» **Задание**
Перепишите без единого изменения весь приведенный ниже текст о Гёльдерлине и переводе трагедии.

Медиаэстетические произведения. М.: РГГУ 2012. С. 269.
Там же.
Так что же происходит с переводом у Гёльдерлина? И каковы отношения перевода — самого дела и желания переводить — с осмыслением истории?
Первый элемент ответа будет следующим: именно потому, что он переводит и переводит именно для театра (стало быть, переводит трагедию как таковую, а не просто «трагическую поэму»), Гёльдерлин первым замечает, что не только трагический mythos, в аристотелевском смысле понятия, является носителем философского (спекулятивного или метафизического) смысла трагедии.
При этом не следует забывать:
— с одной стороны, что Гёльдерлин пускается в перевод Софокла после провала собственного театрального начинания — трагедии «Эмпедокл», которую он задумывал, выступая против неоклассицизма Гете, как модель современной трагедии. Перевод Софокла призван довершить это проваленное начинание; известно, что Гёльдерлин предназначал свой перевод для Веймарского театра, куда он его послал;
— с другой стороны, что именно через интерпретацию трагического mythos и его матричного оксюморона (например, Эдип — невинный виновник) сначала Шеллинг, как раз по поводу «Эдипа» Софокла, а потом Гегель, по поводу «Эвменид», — мыслили трагедию как примерное свидетельство, подтверждающее возможность разрешить «противоречия разума» (оппозицию между природой и свободой), и преодолеть спекулятивные запреты, предписанные Кантом в «Трансцендентальной диалектике» «Критики чистого разума». В этом жесте они к тому же изобретают диалектику в точно спекулятивном смысле понятия. Когда в эпоху «Эмпедокла» Гёльдерлин определяет трагедию как «метафору интеллектуальной интуиции», то есть переложение и представление Идеи в кантовском смысле (или, если угодно, абсолютно возвышенное произведение), он говорит в сущности то же самое, делая «шаг по ту сторону Канта», что и Шеллинг, когда тот полагает, что произведение искусства вообще и трагедия в частности способны «сделать невозможное возможным», то есть представить интуицию нерецептивную ( непроизводную, или первоисходную, равную интуиции божественной) и собственно метафизическую.

» **Строки данных**
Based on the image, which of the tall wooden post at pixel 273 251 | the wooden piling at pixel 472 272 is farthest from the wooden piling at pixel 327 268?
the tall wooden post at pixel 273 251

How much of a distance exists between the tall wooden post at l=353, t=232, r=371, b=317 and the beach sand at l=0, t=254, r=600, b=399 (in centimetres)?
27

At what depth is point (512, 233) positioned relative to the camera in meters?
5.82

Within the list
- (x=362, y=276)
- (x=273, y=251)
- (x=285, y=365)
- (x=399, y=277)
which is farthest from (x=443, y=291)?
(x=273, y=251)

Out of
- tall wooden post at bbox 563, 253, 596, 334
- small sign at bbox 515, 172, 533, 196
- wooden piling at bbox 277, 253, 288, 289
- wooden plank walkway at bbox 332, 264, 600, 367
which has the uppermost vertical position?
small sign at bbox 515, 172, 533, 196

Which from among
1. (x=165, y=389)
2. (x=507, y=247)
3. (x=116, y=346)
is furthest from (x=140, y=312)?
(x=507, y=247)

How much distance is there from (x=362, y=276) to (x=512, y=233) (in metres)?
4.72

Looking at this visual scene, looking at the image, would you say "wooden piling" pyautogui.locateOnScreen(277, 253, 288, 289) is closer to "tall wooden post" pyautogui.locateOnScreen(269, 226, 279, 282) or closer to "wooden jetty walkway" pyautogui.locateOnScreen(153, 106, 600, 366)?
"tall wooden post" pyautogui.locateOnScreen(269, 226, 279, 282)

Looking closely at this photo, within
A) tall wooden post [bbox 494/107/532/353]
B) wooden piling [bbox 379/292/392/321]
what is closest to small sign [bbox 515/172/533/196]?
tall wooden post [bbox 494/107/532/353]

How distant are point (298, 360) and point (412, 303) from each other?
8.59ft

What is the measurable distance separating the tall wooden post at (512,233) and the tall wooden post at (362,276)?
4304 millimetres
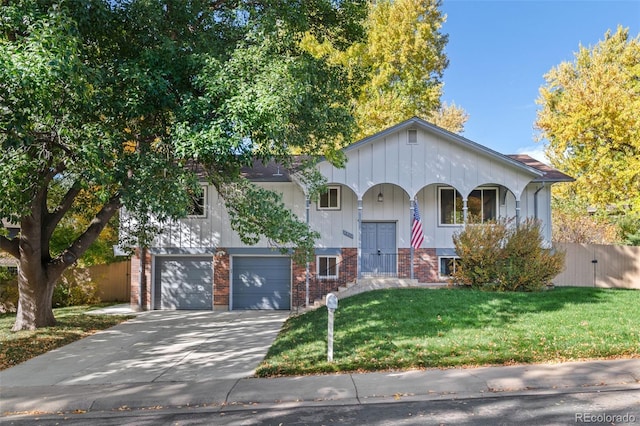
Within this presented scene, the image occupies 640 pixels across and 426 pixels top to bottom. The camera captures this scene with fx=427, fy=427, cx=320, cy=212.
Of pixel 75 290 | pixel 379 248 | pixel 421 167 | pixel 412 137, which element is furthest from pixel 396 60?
pixel 75 290

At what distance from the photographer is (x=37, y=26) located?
741 cm

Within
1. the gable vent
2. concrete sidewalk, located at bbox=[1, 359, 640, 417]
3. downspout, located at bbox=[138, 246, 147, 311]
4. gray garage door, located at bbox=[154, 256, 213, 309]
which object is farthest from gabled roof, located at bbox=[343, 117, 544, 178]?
concrete sidewalk, located at bbox=[1, 359, 640, 417]

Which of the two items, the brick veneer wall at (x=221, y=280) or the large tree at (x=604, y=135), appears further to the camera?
the large tree at (x=604, y=135)

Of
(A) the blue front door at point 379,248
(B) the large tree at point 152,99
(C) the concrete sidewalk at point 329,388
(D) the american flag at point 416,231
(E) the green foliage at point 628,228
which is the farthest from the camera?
(E) the green foliage at point 628,228

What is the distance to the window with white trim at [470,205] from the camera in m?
16.6

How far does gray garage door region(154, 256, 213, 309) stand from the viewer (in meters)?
17.0

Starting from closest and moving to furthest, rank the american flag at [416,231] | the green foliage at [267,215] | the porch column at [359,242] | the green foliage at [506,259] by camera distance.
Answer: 1. the green foliage at [267,215]
2. the green foliage at [506,259]
3. the american flag at [416,231]
4. the porch column at [359,242]

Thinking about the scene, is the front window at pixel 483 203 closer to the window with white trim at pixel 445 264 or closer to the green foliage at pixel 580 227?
the window with white trim at pixel 445 264

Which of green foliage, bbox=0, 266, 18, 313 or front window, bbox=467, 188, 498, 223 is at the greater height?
front window, bbox=467, 188, 498, 223

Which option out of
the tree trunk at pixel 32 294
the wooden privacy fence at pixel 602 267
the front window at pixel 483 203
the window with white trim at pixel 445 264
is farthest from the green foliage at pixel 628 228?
the tree trunk at pixel 32 294

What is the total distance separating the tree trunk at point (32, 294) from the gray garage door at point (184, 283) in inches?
188

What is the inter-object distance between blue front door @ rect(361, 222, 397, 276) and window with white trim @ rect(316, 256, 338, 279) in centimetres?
112

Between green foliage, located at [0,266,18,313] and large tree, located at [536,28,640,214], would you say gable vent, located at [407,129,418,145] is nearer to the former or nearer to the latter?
large tree, located at [536,28,640,214]
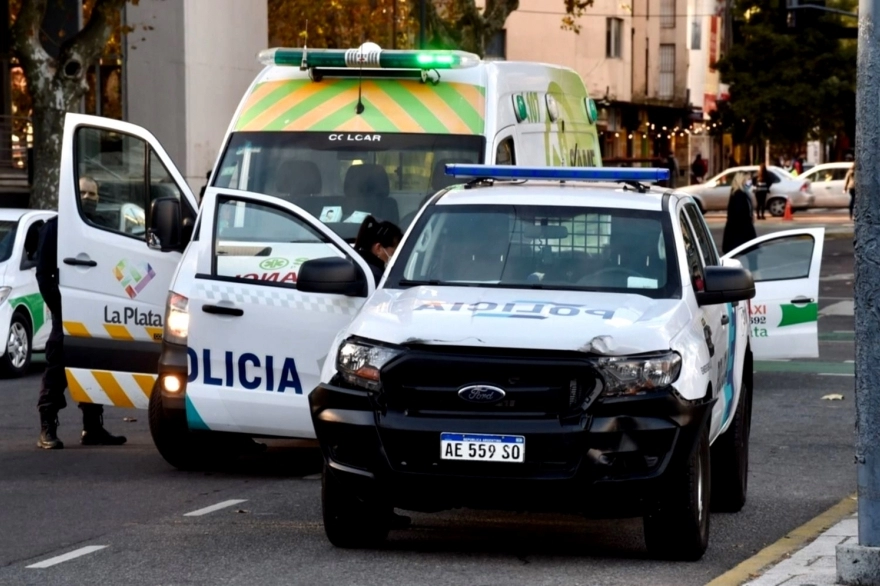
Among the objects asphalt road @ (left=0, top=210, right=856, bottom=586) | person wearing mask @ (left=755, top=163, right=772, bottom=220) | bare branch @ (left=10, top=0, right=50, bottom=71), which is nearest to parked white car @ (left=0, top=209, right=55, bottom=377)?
asphalt road @ (left=0, top=210, right=856, bottom=586)

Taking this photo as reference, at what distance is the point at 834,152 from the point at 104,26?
7201 cm

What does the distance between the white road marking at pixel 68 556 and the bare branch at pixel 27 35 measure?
17.2 metres

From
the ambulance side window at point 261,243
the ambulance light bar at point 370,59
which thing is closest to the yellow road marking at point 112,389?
the ambulance side window at point 261,243

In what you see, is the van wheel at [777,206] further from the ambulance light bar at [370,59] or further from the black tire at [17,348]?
the ambulance light bar at [370,59]

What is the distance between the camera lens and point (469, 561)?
780 centimetres

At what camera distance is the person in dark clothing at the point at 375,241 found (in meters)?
10.6

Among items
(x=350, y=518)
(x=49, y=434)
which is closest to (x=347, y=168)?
(x=49, y=434)

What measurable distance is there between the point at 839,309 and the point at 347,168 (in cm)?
1338

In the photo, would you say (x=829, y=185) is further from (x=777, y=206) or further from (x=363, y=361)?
(x=363, y=361)

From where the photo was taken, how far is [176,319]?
10.0m

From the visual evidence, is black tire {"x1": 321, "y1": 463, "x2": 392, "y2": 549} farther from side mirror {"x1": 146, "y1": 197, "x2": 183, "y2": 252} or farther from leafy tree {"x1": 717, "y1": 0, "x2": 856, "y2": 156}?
leafy tree {"x1": 717, "y1": 0, "x2": 856, "y2": 156}

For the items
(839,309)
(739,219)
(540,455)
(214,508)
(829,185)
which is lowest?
(839,309)

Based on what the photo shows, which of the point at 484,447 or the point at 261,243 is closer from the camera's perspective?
the point at 484,447

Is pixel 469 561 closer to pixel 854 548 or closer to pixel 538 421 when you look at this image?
pixel 538 421
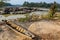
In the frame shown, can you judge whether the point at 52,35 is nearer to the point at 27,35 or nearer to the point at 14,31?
the point at 27,35

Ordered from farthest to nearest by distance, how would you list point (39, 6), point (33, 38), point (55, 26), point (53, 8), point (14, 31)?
point (39, 6)
point (53, 8)
point (55, 26)
point (14, 31)
point (33, 38)

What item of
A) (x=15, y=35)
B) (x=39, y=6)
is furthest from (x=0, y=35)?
(x=39, y=6)

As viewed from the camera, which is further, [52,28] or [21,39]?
[52,28]

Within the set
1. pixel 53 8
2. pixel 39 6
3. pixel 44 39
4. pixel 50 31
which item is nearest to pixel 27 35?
pixel 44 39

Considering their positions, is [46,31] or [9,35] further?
[46,31]

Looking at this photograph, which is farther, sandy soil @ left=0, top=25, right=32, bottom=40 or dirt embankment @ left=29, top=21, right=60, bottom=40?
dirt embankment @ left=29, top=21, right=60, bottom=40

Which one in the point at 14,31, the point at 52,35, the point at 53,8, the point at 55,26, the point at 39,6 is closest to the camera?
the point at 52,35

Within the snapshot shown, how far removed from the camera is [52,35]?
5.07 meters

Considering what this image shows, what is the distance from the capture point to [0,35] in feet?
16.9

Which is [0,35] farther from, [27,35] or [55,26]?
[55,26]

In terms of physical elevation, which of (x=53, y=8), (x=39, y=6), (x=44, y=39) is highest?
(x=44, y=39)

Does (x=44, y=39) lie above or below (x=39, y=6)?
above

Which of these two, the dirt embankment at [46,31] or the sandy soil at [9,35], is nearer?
the sandy soil at [9,35]

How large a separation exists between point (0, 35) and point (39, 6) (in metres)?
21.8
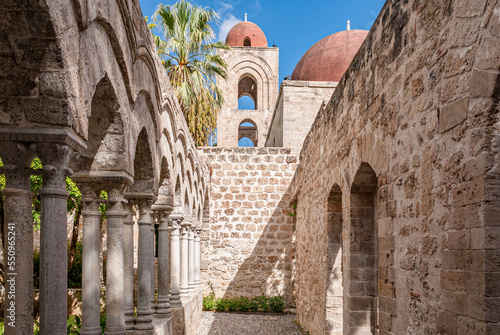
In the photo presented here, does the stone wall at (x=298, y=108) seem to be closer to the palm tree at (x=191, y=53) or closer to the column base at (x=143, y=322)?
the palm tree at (x=191, y=53)

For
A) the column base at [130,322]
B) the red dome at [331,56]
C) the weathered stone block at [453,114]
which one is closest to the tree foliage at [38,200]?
the column base at [130,322]

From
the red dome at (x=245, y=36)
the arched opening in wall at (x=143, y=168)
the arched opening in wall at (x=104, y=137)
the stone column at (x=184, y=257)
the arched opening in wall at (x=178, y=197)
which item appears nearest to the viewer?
the arched opening in wall at (x=104, y=137)

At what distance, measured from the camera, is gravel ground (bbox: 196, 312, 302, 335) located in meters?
9.46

» **Полный ответ**
Медиаэстетические произведения. М.: РГГУ 2012. С. 269.
Там же.
Так что же происходит с переводом у Гёльдерлина? И каковы отношения перевода — самого дела и желания переводить — с осмыслением истории?
Первый элемент ответа будет следующим: именно потому, что он переводит и переводит именно для театра (стало быть, переводит трагедию как таковую, а не просто «трагическую поэму»), Гёльдерлин первым замечает, что не только трагический mythos, в аристотелевском смысле понятия, является носителем философского (спекулятивного или метафизического) смысла трагедии.
При этом не следует забывать:
— с одной стороны, что Гёльдерлин пускается в перевод Софокла после провала собственного театрального начинания — трагедии «Эмпедокл», которую он задумывал, выступая против неоклассицизма Гете, как модель современной трагедии. Перевод Софокла призван довершить это проваленное начинание; известно, что Гёльдерлин предназначал свой перевод для Веймарского театра, куда он его послал;
— с другой стороны, что именно через интерпретацию трагического mythos и его матричного оксюморона (например, Эдип — невинный виновник) сначала Шеллинг, как раз по поводу «Эдипа» Софокла, а потом Гегель, по поводу «Эвменид», — мыслили трагедию как примерное свидетельство, подтверждающее возможность разрешить «противоречия разума» (оппозицию между природой и свободой), и преодолеть спекулятивные запреты, предписанные Кантом в «Трансцендентальной диалектике» «Критики чистого разума». В этом жесте они к тому же изобретают диалектику в точно спекулятивном смысле понятия. Когда в эпоху «Эмпедокла» Гёльдерлин определяет трагедию как «метафору интеллектуальной интуиции», то есть переложение и представление Идеи в кантовском смысле (или, если угодно, абсолютно возвышенное произведение), он говорит в сущности то же самое, делая «шаг по ту сторону Канта», что и Шеллинг, когда тот полагает, что произведение искусства вообще и трагедия в частности способны «сделать невозможное возможным», то есть представить интуицию нерецептивную ( непроизводную, или первоисходную, равную интуиции божественной) и собственно метафизическую.